Lines for reasoning about scenes
---------------

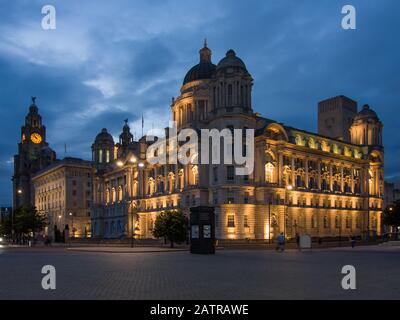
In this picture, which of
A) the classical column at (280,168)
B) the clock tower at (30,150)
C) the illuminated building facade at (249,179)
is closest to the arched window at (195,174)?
the illuminated building facade at (249,179)

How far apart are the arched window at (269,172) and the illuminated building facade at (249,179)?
196 mm

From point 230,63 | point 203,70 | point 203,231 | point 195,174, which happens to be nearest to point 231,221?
point 195,174

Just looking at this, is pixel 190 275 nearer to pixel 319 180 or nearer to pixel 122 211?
pixel 319 180

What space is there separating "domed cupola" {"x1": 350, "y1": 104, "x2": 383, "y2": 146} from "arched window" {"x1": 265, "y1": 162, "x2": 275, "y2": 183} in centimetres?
4257

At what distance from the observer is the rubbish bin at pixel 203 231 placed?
148 feet

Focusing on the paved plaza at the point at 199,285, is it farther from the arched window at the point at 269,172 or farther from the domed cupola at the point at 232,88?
the arched window at the point at 269,172

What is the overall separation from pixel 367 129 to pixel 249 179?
50.1 meters

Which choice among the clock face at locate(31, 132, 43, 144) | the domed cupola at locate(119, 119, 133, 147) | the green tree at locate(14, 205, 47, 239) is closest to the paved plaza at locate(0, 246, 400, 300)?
the green tree at locate(14, 205, 47, 239)
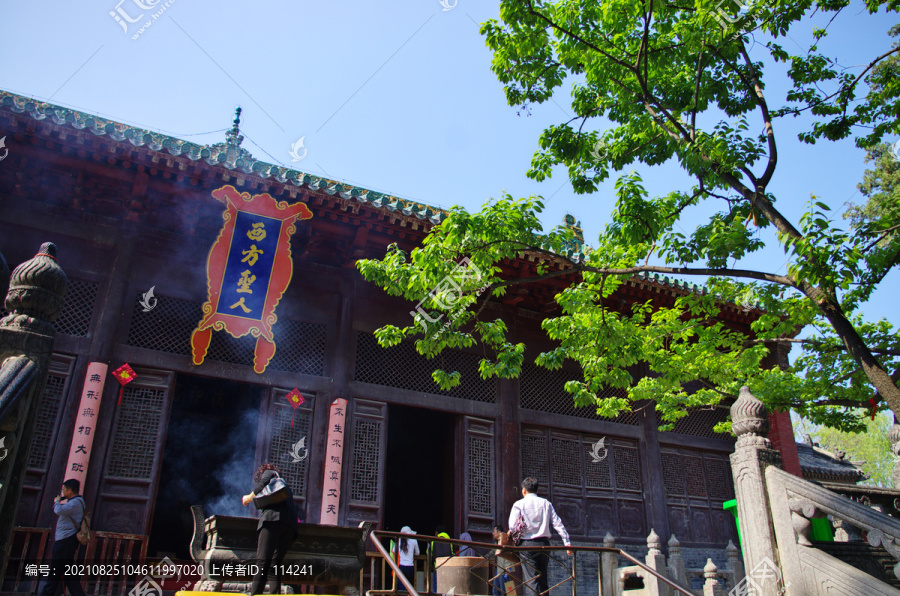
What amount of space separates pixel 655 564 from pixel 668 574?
0.49 m

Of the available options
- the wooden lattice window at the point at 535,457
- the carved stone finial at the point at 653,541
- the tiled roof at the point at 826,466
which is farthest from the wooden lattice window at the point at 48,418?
the tiled roof at the point at 826,466

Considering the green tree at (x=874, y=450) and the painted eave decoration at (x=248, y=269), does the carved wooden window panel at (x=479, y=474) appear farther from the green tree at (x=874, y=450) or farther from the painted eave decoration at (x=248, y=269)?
the green tree at (x=874, y=450)

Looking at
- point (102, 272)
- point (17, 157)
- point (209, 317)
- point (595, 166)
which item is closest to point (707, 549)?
point (595, 166)

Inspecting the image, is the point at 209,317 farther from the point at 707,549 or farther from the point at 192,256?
the point at 707,549

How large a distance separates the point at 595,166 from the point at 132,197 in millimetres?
5949

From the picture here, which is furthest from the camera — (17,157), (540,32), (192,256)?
(192,256)

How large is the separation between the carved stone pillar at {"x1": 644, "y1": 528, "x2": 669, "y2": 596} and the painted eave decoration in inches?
225

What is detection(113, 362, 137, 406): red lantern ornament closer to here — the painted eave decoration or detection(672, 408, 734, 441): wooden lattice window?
the painted eave decoration

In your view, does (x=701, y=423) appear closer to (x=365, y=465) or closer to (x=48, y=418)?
(x=365, y=465)

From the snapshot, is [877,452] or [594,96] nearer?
[594,96]

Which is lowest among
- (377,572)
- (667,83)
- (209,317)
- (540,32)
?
(377,572)

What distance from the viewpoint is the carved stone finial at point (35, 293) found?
332 centimetres

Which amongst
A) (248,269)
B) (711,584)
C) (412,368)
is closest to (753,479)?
(711,584)

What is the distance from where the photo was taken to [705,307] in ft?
27.9
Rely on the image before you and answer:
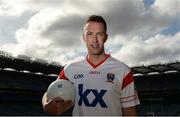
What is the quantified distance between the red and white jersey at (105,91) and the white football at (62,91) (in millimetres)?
193

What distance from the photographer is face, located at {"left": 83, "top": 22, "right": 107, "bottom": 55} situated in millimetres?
4293

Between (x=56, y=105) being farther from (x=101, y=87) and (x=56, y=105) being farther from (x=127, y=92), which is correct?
(x=127, y=92)

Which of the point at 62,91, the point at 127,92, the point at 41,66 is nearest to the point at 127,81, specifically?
the point at 127,92

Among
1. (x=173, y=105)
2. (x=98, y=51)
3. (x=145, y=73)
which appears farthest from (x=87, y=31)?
(x=145, y=73)

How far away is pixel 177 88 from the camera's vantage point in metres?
53.0

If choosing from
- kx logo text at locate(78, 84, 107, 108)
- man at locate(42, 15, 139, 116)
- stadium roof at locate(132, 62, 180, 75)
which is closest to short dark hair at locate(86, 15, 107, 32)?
man at locate(42, 15, 139, 116)

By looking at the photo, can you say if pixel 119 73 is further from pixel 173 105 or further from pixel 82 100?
pixel 173 105

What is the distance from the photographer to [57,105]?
13.2 feet

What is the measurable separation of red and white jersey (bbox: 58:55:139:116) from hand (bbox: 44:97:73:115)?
0.31 metres

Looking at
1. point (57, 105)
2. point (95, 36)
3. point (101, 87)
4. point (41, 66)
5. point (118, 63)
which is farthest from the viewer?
point (41, 66)

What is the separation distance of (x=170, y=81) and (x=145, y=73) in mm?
4413

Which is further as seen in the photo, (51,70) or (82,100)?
(51,70)

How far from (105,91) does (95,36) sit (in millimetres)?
737

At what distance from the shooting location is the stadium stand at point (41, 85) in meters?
47.5
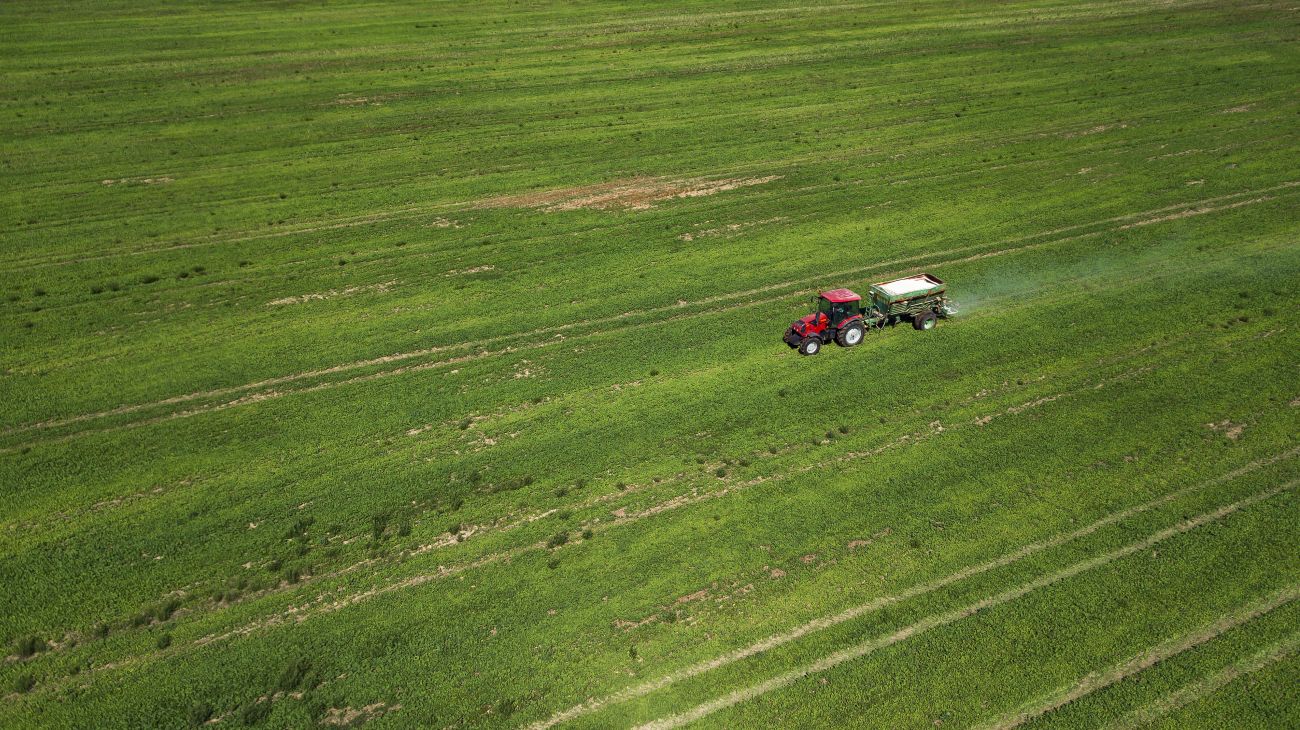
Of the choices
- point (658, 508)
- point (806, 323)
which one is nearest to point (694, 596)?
point (658, 508)

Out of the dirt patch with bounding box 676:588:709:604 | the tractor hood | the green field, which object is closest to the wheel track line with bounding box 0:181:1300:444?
the green field

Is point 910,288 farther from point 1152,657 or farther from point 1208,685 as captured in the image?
point 1208,685

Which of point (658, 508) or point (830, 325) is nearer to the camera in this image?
point (658, 508)

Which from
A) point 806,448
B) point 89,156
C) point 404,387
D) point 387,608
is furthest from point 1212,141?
point 89,156

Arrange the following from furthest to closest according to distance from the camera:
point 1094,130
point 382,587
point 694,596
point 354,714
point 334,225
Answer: point 1094,130
point 334,225
point 382,587
point 694,596
point 354,714

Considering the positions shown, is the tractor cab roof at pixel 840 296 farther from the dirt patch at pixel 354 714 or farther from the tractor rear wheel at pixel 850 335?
the dirt patch at pixel 354 714

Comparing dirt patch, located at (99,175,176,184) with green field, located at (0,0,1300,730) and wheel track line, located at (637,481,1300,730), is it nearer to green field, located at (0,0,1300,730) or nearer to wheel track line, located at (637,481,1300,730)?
green field, located at (0,0,1300,730)
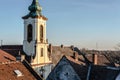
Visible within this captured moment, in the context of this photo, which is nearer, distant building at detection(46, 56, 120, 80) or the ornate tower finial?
distant building at detection(46, 56, 120, 80)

---------------

* PROBLEM REQUIREMENTS
Copy all the lines above word for word, leaving out the pictures.

* REPLY
In this picture, which of
A) the classical column at (280,168)
B) the clock tower at (30,150)
C) the illuminated building facade at (249,179)
is closest to the arched window at (195,174)?
the illuminated building facade at (249,179)

How far apart are the arched window at (269,172) and the illuminated building facade at (249,179)?
196 mm

From point 230,63 | point 203,70 | point 203,231 | point 195,174, which happens to be nearest to point 231,221?
point 195,174

Just looking at this, is pixel 190 275 nearer to pixel 319 180 or nearer to pixel 122 211?
pixel 319 180

What space is there separating "domed cupola" {"x1": 350, "y1": 104, "x2": 383, "y2": 146} from "arched window" {"x1": 265, "y1": 162, "x2": 275, "y2": 183} in centimetres?
4257

At what distance from the observer is the rubbish bin at pixel 203 231 placed?
148 feet

Focusing on the paved plaza at the point at 199,285, is it farther from the arched window at the point at 269,172 or farther from the domed cupola at the point at 232,88?
the arched window at the point at 269,172

What is the overall separation from pixel 367 129 to pixel 249 179?
50.1 meters

Which choice among the clock face at locate(31, 132, 43, 144) | the domed cupola at locate(119, 119, 133, 147) | the green tree at locate(14, 205, 47, 239) is closest to the paved plaza at locate(0, 246, 400, 300)?
the green tree at locate(14, 205, 47, 239)
What amount of space separates pixel 655 564 from pixel 668 574?
0.49 m

Of the available options
- the wooden lattice window at the point at 535,457
- the carved stone finial at the point at 653,541
- the tiled roof at the point at 826,466
which is farthest from the wooden lattice window at the point at 48,418?
the tiled roof at the point at 826,466

Considering the green tree at (x=874, y=450) and the painted eave decoration at (x=248, y=269), does the carved wooden window panel at (x=479, y=474) appear farther from the green tree at (x=874, y=450) or farther from the painted eave decoration at (x=248, y=269)?
the green tree at (x=874, y=450)

Looking at
- point (102, 272)
- point (17, 157)
- point (209, 317)
- point (595, 166)
which item is closest to point (707, 549)?
point (595, 166)

Inspecting the image, is the point at 209,317 farther from the point at 707,549 or farther from the point at 192,256?
the point at 707,549

How large a distance separates the point at 595,166 from the point at 132,197 in millimetres?
5949

From the picture here, which is furthest from the camera — (17,157), (540,32), (192,256)?
(192,256)

How large is the separation between the carved stone pillar at {"x1": 644, "y1": 528, "x2": 669, "y2": 596} and the painted eave decoration in inches?
225

What is detection(113, 362, 137, 406): red lantern ornament closer to here — the painted eave decoration or detection(672, 408, 734, 441): wooden lattice window?
the painted eave decoration

In your view, does (x=701, y=423) appear closer to (x=365, y=465) or closer to (x=48, y=418)?
(x=365, y=465)

From the snapshot, is [877,452] or [594,96] nearer?
[594,96]

Which is lowest among
- (377,572)
- (667,83)
- (209,317)
- (540,32)
?
(377,572)

What distance from the viewpoint is the carved stone finial at point (35, 293) found?
332 centimetres

Which amongst
A) (248,269)
B) (711,584)
C) (412,368)
is closest to (753,479)?
(711,584)

What is the distance from where the photo was taken to [705,307] in ft?
27.9
Rely on the image before you and answer:
What is the quantified distance between the red and white jersey at (105,91) and the white football at (62,91) (in millimetres)?
193

What distance from the photographer is face, located at {"left": 83, "top": 22, "right": 107, "bottom": 55} situated in millimetres?
4293

Between (x=56, y=105) being farther from (x=101, y=87) and (x=56, y=105) being farther from (x=127, y=92), which is correct?
(x=127, y=92)

Which of the point at 62,91, the point at 127,92, the point at 41,66 is nearest to the point at 127,81, specifically?
the point at 127,92

Among
1. (x=173, y=105)
2. (x=98, y=51)
3. (x=145, y=73)
which appears farthest from (x=87, y=31)?
(x=145, y=73)

How far away is pixel 177 88 from the camera's vantage point in metres?
53.0

If choosing from
- kx logo text at locate(78, 84, 107, 108)
- man at locate(42, 15, 139, 116)
- stadium roof at locate(132, 62, 180, 75)
which is closest to short dark hair at locate(86, 15, 107, 32)?
man at locate(42, 15, 139, 116)

By looking at the photo, can you say if pixel 119 73 is further from pixel 173 105 or further from pixel 82 100?
pixel 173 105

What is the distance from the photographer to [57,105]?
13.2 feet

What is the measurable separation of red and white jersey (bbox: 58:55:139:116) from hand (bbox: 44:97:73:115)?
0.31 metres

Looking at
1. point (57, 105)
2. point (95, 36)
3. point (101, 87)
4. point (41, 66)
5. point (118, 63)
which is farthest from the viewer?
point (41, 66)

What is the separation distance of (x=170, y=81) and (x=145, y=73) in mm?
4413

Which is further as seen in the photo, (51,70) or (82,100)?
(51,70)

How far from (105,91) does (95,36) sit (in millimetres)?
737

At what distance from the shooting location is the stadium stand at point (41, 85) in meters?
47.5
Of the choices
- point (658, 508)
- point (806, 323)
which one is nearest to point (694, 596)?
point (658, 508)

Out of the dirt patch with bounding box 676:588:709:604 | the tractor hood | the green field, which object is closest to the wheel track line with bounding box 0:181:1300:444?
the green field

Is point 910,288 farther from point 1152,657 or farther from point 1208,685 as captured in the image?
point 1208,685

Which of point (658, 508) or point (830, 325) is nearer to the camera in this image?
point (658, 508)

Which from
A) point 806,448
B) point 89,156
C) point 404,387
D) point 387,608
is furthest from point 1212,141?
point 89,156

Arrange the following from furthest to closest according to distance from the camera:
point 1094,130
point 382,587
point 694,596
point 354,714
point 334,225
Answer: point 1094,130
point 334,225
point 382,587
point 694,596
point 354,714

Considering the positions shown, is the tractor cab roof at pixel 840 296 farther from the dirt patch at pixel 354 714 or farther from the tractor rear wheel at pixel 850 335?
the dirt patch at pixel 354 714

Comparing dirt patch, located at (99,175,176,184) with green field, located at (0,0,1300,730) and wheel track line, located at (637,481,1300,730), is it nearer to green field, located at (0,0,1300,730) or nearer to wheel track line, located at (637,481,1300,730)?
green field, located at (0,0,1300,730)
Visible within this captured moment, in the context of this photo, which is nearer, distant building at detection(46, 56, 120, 80) or the ornate tower finial?
distant building at detection(46, 56, 120, 80)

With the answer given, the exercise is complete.